Cannabis strains consist of either pure or hybrid plants. Typically, strains of cannabis that are relevant to the medical marijuana community are broken up into three distinct groups: sativa, indica, and hybrid. There is also a strain called ruderalis, which isn't referenced much due to it not having much, if any, effect on humans.
Basically, the distinct groups of cannabis are a way for medicinal consumers to better understand marijuana and its overall effects. The sativa group of marijuana plants tend to provide an uplifting cerebral effect, the indica cannabis plants are more relaxing, and hybrid types often combine a bit of both indica and sativa strains to offer the best of both worlds.
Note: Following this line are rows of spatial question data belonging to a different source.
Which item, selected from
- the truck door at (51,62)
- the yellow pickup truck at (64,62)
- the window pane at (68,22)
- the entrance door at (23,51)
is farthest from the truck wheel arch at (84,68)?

In addition to the effects they have on humans, cannabis strains are also a way to characterize or predict a plant's growth habits and patterns. For example, indica plants are known to be shorter and more compact than their sativa counterparts.
Hydrolife explains Strain
The distinction between cannabis strains first began to occur in the 18th century when researchers and scientists first started to study the differences in various marijuana groups and plants. Researchers started to divide the cannabis plants into groups and then individual strains when they began to discover that certain cannabis plants thrived in mountainous regions but others needed more temperate climates. As cannabis cultivation became more widespread, researchers started to breed the strains together to produce distinct hybrids.
Today, there are 779 known cannabis strains that all fall into one of the three distinct cannabis groups. However, as cannabis becomes more widely used around the world, the list of strains changes and grows almost daily.